[HOW TO COMPLETE THIS TASK]
Reproduce every item below word for word, leaving out the pictures.

══ RECORDS FOR PROCESSING ══

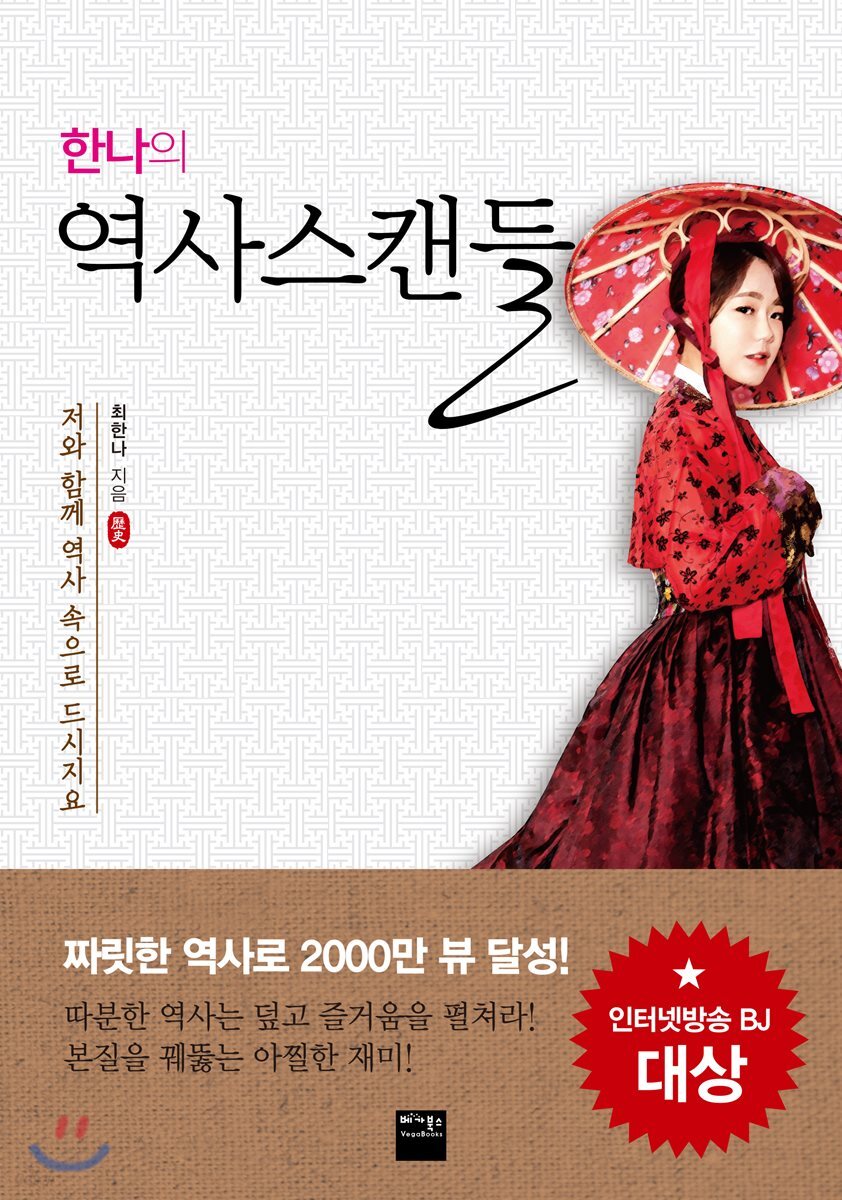 [대여] 한나의 역사스캔들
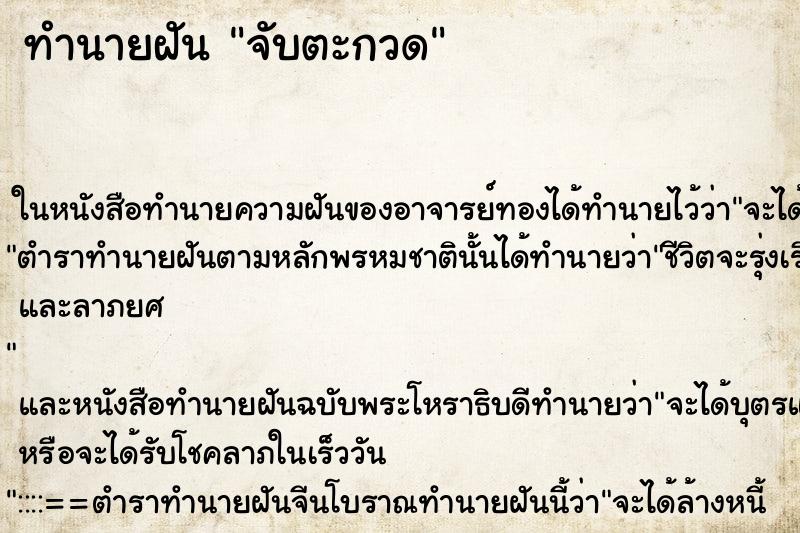 ทำนายฝันทำนายฝันจับตะกวด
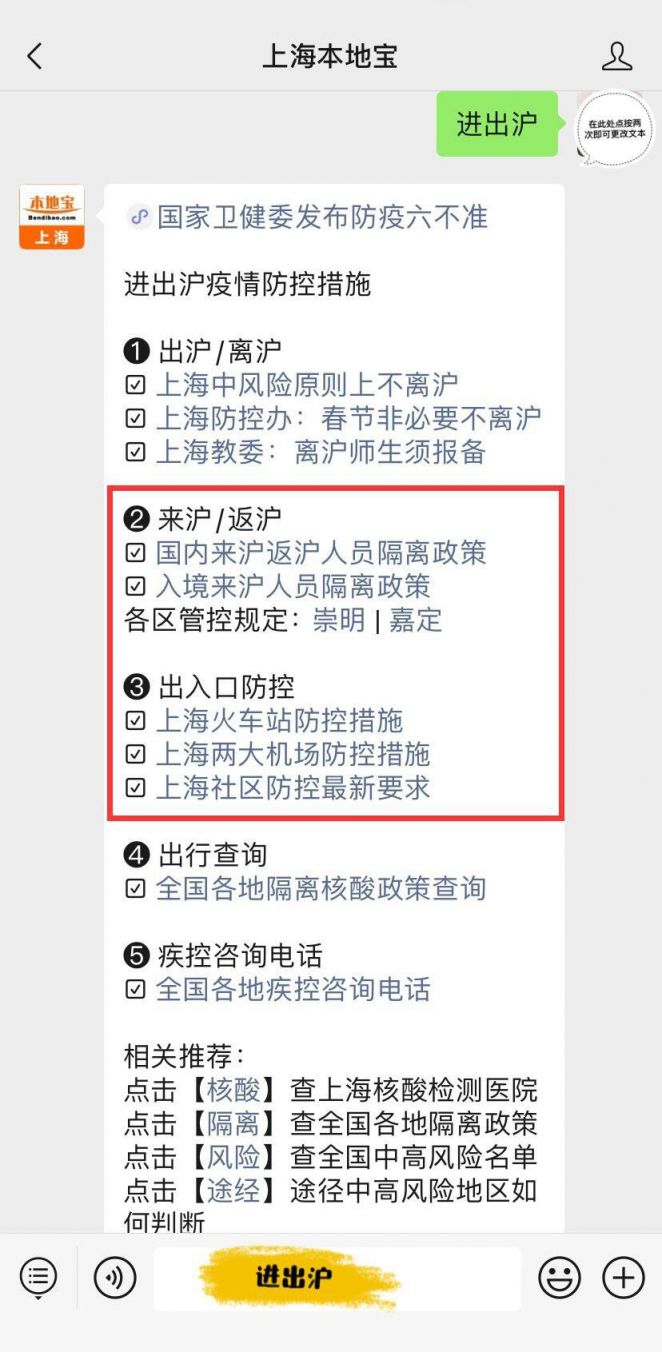 31省新增12例确诊均为境外输入/31省份新增25例境外输入确诊
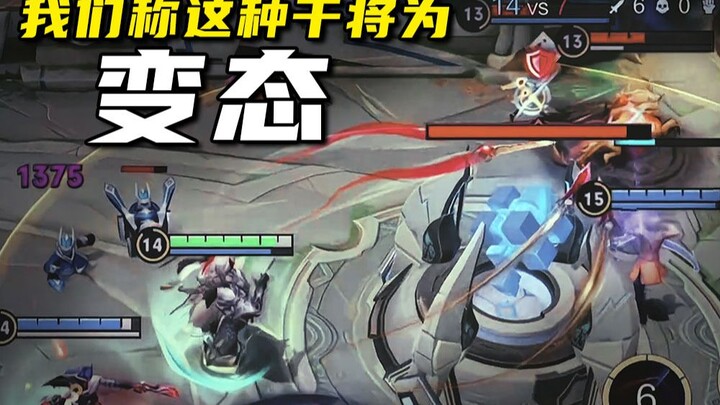 When I face a Guan Yu like this, even building five Witchcraft sets still doesn’t feel safe to me!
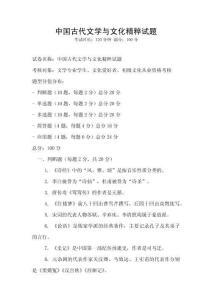中国古代文学与文化精粹试题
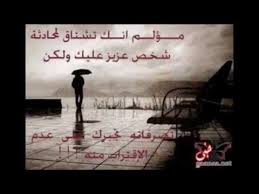شعر حزين عن الفراق اجمل الاشعار الحزينة عن الفراق بنات كول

═══

[RESULT OF THIS EXERCISE]
 [대여] 한나의 역사스캔들
 ทำนายฝันทำนายฝันจับตะกวด
 31省新增12例确诊均为境外输入/31省份新增25例境外输入确诊
 When I face a Guan Yu like this, even building five Witchcraft sets still doesn’t feel safe to me!
中国古代文学与文化精粹试题
شعر حزين عن الفراق اجمل الاشعار الحزينة عن الفراق بنات كول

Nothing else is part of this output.